Kırk yıl sonra, baskı yeniden hızlandı. İsfahan’da 20 ilâ 90 yaş arasında on Bahâî kadın altı haftadır hapisteler; neden hapse atıldıkları bilinmiyor ve onlardan hiçbir haber alınamıyor. Şiraz’da da dört kadın Eylül ayında aynı koşullarda tutuklanmıştı. Toplamda, cemaatin Dış İlişkiler Bürosu’nun (BIC) bildirdiğine göre hâlen 70 Bahâî mahpus durumda, bunların 49’u Eylül’den beri tutuklandı.

Bunların üçte ikisi yirmi ilâ otuz yaş arasında genç kadınlar, diğerleri ise esâsen yaşlı kimseler; tüm bu kadınlar çoğu zaman sorguları sırasında psikolojik ve fiziksel olarak istismar ediliyorlar.
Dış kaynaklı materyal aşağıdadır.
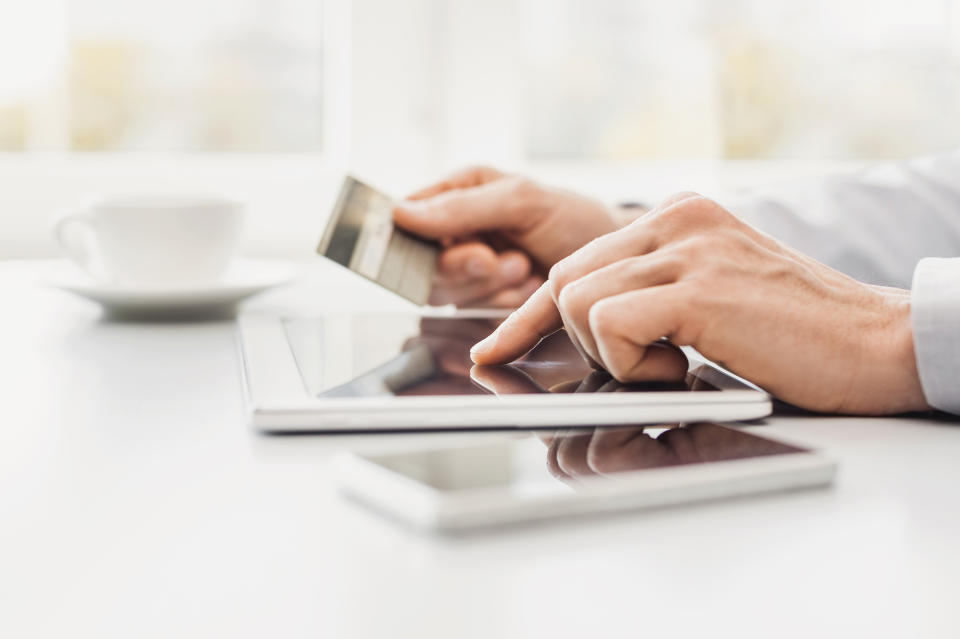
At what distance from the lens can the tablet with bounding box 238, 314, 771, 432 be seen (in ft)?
1.50

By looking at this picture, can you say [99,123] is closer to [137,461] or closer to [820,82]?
[137,461]

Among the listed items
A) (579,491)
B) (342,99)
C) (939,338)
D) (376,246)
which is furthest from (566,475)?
(342,99)

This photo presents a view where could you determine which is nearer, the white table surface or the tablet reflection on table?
the white table surface

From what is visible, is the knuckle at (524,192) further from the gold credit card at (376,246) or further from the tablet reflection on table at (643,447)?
the tablet reflection on table at (643,447)

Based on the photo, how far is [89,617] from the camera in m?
0.27

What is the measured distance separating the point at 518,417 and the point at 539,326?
4.9 inches

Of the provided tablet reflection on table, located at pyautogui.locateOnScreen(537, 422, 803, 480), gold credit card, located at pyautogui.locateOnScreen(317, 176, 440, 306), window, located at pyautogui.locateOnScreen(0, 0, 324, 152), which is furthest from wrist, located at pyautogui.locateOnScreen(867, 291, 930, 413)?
window, located at pyautogui.locateOnScreen(0, 0, 324, 152)

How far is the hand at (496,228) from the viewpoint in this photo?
952mm

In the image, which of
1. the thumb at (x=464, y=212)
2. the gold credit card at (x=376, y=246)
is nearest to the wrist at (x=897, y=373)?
the gold credit card at (x=376, y=246)

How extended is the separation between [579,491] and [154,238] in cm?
67

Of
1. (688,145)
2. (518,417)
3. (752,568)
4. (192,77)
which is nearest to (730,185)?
(688,145)

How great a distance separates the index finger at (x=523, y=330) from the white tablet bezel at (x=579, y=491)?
205 mm

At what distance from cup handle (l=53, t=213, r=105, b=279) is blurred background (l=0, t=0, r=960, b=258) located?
56 cm

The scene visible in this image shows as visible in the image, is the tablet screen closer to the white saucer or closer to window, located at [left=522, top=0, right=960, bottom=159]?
the white saucer
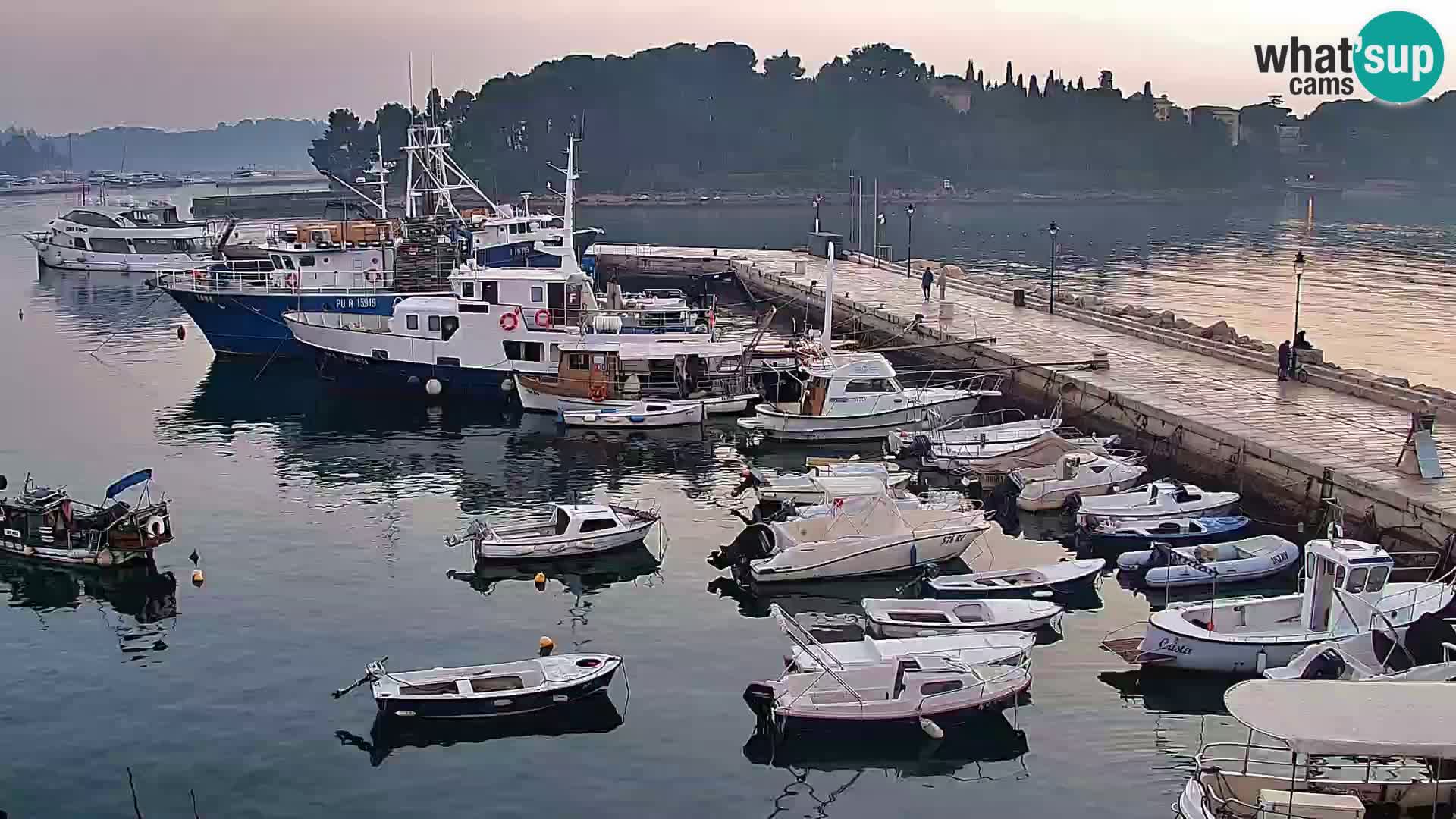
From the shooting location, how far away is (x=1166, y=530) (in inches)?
1164

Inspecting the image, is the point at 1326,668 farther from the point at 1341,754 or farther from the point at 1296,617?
the point at 1341,754

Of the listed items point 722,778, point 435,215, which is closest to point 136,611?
point 722,778

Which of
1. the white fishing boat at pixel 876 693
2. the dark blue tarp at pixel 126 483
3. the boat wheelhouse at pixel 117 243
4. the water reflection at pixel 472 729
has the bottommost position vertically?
the water reflection at pixel 472 729

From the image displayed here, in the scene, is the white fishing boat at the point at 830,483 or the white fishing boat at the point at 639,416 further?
the white fishing boat at the point at 639,416

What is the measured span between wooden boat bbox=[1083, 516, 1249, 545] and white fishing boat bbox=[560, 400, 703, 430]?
14.8 metres

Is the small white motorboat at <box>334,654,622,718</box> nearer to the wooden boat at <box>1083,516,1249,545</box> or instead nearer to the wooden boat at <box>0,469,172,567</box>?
the wooden boat at <box>0,469,172,567</box>

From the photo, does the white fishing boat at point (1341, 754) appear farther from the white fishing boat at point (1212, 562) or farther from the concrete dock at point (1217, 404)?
the concrete dock at point (1217, 404)

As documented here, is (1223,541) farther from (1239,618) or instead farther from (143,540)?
(143,540)

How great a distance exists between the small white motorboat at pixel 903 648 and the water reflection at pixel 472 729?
113 inches

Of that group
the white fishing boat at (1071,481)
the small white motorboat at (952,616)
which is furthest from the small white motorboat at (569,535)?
the white fishing boat at (1071,481)

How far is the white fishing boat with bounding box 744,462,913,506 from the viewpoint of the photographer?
30.7 meters

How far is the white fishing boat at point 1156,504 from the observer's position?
30.2 metres

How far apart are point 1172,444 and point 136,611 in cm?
2292

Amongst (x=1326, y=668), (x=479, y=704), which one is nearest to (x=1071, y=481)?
(x=1326, y=668)
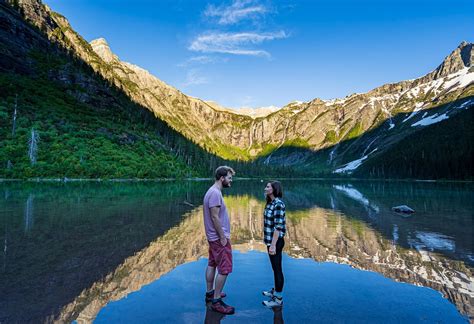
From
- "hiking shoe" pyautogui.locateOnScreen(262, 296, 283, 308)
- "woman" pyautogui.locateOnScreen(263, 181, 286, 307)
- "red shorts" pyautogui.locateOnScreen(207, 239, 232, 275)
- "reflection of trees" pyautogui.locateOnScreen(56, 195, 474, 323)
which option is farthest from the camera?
"reflection of trees" pyautogui.locateOnScreen(56, 195, 474, 323)

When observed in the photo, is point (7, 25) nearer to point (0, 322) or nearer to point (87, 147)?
point (87, 147)

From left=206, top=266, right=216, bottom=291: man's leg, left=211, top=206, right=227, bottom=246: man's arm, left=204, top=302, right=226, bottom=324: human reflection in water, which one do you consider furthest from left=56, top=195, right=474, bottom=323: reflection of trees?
left=211, top=206, right=227, bottom=246: man's arm

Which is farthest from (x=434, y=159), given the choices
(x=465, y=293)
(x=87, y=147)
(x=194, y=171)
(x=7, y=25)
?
(x=7, y=25)

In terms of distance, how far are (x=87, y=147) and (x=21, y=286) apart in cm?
8612

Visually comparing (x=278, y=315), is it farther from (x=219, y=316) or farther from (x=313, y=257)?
(x=313, y=257)

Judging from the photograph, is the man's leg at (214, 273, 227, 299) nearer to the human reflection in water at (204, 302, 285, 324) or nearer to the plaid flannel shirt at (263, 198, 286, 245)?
the human reflection in water at (204, 302, 285, 324)

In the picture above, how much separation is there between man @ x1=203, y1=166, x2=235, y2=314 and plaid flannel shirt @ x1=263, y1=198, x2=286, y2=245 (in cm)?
116

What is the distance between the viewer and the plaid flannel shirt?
867 cm

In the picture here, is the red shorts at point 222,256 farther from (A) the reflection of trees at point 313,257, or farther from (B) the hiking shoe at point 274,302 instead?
(A) the reflection of trees at point 313,257

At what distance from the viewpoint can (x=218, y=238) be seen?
337 inches

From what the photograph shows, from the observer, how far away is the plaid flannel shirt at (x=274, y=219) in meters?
8.67

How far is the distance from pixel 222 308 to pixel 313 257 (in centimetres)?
702

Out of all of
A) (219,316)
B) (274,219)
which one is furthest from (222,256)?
(274,219)

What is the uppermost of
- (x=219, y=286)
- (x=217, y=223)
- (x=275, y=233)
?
(x=217, y=223)
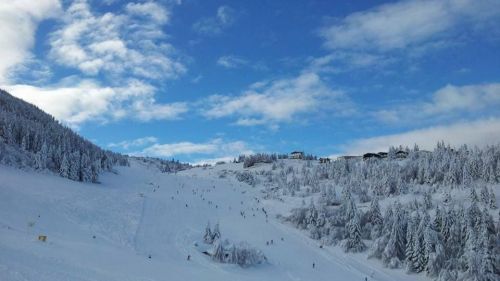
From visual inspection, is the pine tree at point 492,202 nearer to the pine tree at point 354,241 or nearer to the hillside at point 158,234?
the hillside at point 158,234

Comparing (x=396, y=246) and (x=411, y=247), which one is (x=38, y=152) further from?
(x=411, y=247)

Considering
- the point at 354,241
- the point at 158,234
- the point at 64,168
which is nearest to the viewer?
the point at 158,234

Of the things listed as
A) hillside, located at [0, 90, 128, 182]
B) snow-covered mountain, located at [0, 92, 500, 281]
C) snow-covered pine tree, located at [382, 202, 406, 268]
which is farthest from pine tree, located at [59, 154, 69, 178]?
snow-covered pine tree, located at [382, 202, 406, 268]

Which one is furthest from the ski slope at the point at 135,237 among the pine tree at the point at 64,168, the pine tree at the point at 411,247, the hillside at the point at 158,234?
the pine tree at the point at 64,168

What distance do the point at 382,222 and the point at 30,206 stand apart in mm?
43280

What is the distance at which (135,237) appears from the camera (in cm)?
5412

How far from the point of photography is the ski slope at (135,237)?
33.7 meters

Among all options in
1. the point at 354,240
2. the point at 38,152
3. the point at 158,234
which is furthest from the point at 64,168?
the point at 354,240

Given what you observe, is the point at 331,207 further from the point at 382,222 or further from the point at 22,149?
the point at 22,149

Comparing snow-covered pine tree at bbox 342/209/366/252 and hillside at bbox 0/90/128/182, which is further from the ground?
hillside at bbox 0/90/128/182

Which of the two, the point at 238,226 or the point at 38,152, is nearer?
the point at 238,226

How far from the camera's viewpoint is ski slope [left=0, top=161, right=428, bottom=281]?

Bâzen, son olarak 90 yaşında hasta biri olan Cemaleddin Hancânî ve kızı Maria gibi ebeveynler ve çocukları berâber tutuklanıyorlar.

Buna bir de, BIC’e göre dâvâları devam eden ya da mahkûm edilerek hapse gönderilmek için celplerini bekleyen 1200 başka mümin ekleniyor. Kefâletle serbest bırakılma durumunda, fahiş meblağlar ödemek ya da teminat olarak mülklerinin belgelerini teslim etmek zorunda kalıyorlar. Yirmili yaşlarda genç bir Şiraz sâkini 200 bin dolar kefalet ödemek zorunda bırakıldı.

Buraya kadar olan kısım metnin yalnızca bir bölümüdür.